System health status and heartbeat query threshold response time

Viewpoint
Enthusiast

System health status and heartbeat query threshold response time

Per this article:

http://developer.teradata.com/blog/stever/2011/08/understanding-the-system-health-equation

"A Teradata Database system is considered DOWN in the health equation if any of the following conditions occurs:

  • A canary query is enabled in the health equation and returns an error (such as a SQL parse exception or login failure).
  • The System Heartbeat canary query is enabled in the health equation and fails to complete in under 60 seconds.
  • Any other canary query is enabled in the health equation and fails to complete in under 30 minutes."

Is there any way to change the maximum allowed response time on the System Heartbeat canary query (sel * from dbcinfo)?  We've seen a few instances where we received "health down" alert for the heartbeat query when the system isn't actually down.  Sometimes other system conditions (which we'd like to alert on separately) do cause a heartbeat response of greater than 60 seconds, triggering the "health down" alert.  We want to increase this value to something that would raise the likelihood that the system is actually down when we receive the alert.  For sake of example let's say 120 seconds.  So: Can we do this?
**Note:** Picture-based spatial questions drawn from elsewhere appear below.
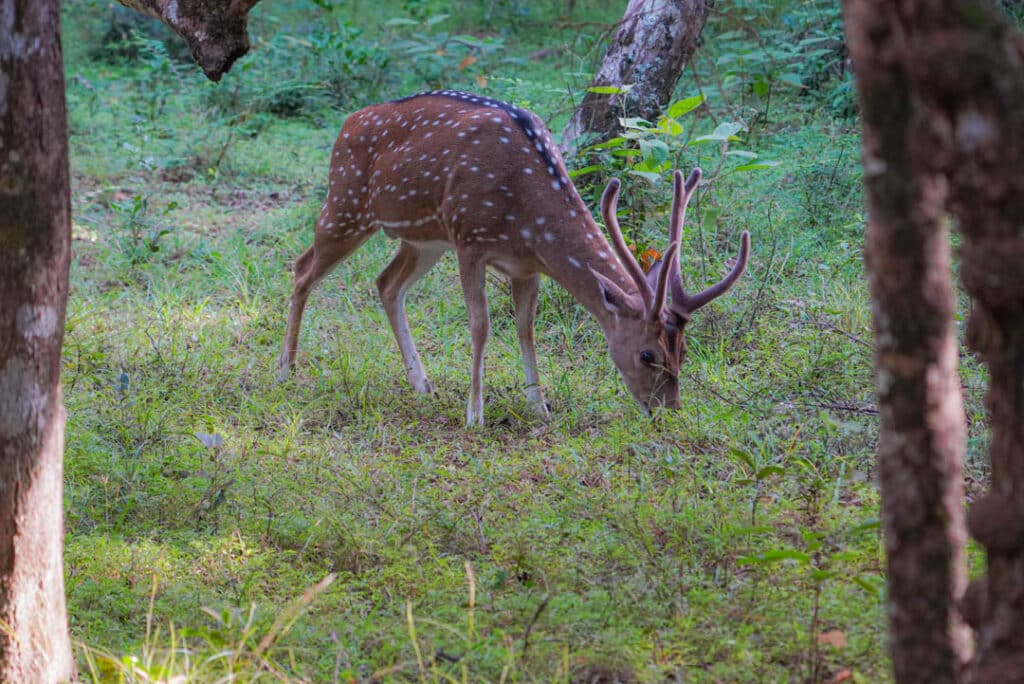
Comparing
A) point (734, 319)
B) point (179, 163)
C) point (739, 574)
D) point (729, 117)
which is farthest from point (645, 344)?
point (179, 163)

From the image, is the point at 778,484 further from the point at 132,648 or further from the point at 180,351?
the point at 180,351

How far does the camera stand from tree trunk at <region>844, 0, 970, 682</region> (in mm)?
1961

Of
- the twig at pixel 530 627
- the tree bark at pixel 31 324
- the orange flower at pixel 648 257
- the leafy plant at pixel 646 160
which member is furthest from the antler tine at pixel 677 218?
the tree bark at pixel 31 324

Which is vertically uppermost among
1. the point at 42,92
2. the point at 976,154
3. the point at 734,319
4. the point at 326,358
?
the point at 976,154

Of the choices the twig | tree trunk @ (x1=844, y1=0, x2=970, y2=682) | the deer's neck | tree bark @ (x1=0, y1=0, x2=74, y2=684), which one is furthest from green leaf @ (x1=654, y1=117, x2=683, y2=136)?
tree trunk @ (x1=844, y1=0, x2=970, y2=682)

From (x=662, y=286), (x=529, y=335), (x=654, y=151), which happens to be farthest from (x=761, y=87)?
(x=662, y=286)

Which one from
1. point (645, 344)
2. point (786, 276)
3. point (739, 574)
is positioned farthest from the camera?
point (786, 276)

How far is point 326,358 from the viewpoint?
6176mm

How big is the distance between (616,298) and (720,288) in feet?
1.79

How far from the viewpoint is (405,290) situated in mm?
6305

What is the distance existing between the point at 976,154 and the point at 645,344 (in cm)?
329

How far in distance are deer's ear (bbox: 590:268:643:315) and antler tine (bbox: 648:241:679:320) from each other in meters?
0.13

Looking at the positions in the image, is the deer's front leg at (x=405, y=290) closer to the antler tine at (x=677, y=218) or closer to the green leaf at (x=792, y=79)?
the antler tine at (x=677, y=218)

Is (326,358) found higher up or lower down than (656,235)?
lower down
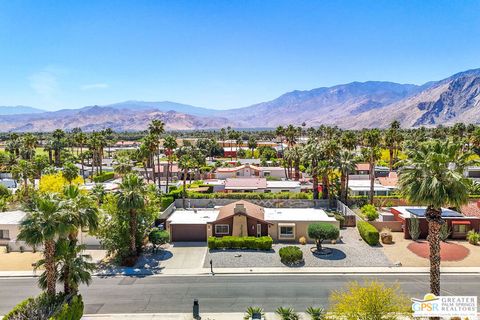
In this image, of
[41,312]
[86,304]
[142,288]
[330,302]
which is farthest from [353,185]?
[41,312]

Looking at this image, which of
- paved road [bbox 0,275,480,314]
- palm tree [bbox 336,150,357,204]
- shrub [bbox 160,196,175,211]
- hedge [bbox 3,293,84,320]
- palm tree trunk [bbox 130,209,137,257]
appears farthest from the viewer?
shrub [bbox 160,196,175,211]

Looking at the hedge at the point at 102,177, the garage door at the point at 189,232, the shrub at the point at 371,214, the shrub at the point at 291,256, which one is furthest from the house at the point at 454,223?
the hedge at the point at 102,177

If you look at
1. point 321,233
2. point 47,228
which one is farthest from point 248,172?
point 47,228

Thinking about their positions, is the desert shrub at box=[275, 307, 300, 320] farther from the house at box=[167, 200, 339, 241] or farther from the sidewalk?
the house at box=[167, 200, 339, 241]

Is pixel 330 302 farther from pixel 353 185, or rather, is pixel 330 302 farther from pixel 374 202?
pixel 353 185

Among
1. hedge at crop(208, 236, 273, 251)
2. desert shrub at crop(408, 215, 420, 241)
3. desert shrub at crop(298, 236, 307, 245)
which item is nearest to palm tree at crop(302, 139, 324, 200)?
desert shrub at crop(298, 236, 307, 245)

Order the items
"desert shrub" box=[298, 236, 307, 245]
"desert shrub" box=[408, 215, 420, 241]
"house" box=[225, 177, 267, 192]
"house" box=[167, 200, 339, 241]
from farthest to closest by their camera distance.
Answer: "house" box=[225, 177, 267, 192]
"house" box=[167, 200, 339, 241]
"desert shrub" box=[408, 215, 420, 241]
"desert shrub" box=[298, 236, 307, 245]

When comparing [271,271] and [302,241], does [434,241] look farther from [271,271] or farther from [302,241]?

And if so, where?

 

Viewpoint 14.10

 

Thanks,

Dan

3 REPLIES
Teradata Employee

Re: System health status and heartbeat query threshold response time

Dan,

The canary query response time threshold cannot be modified today.  However, the query can certainly be modified.  Certainly there's some query that can complete in under 60 seconds on your system, right?  It might be beneficial to switch to a single AMP query and ensure it isn't delayed by TASM.

Thanks, Steve

Teradata Employee

Re: System health status and heartbeat query threshold response time

It's in Monitored Systems (or Teradata Systems if you are running Viewpoint 14.10 or earlier).

Enthusiast

Re: System health status and heartbeat query threshold response time

That was easy enough, thanks Steve.  Basically 'sel * from dbc.dbase where databasenamei = 'dbc'' - with row-level access lock.  Will always go to same amp but is at least single amp.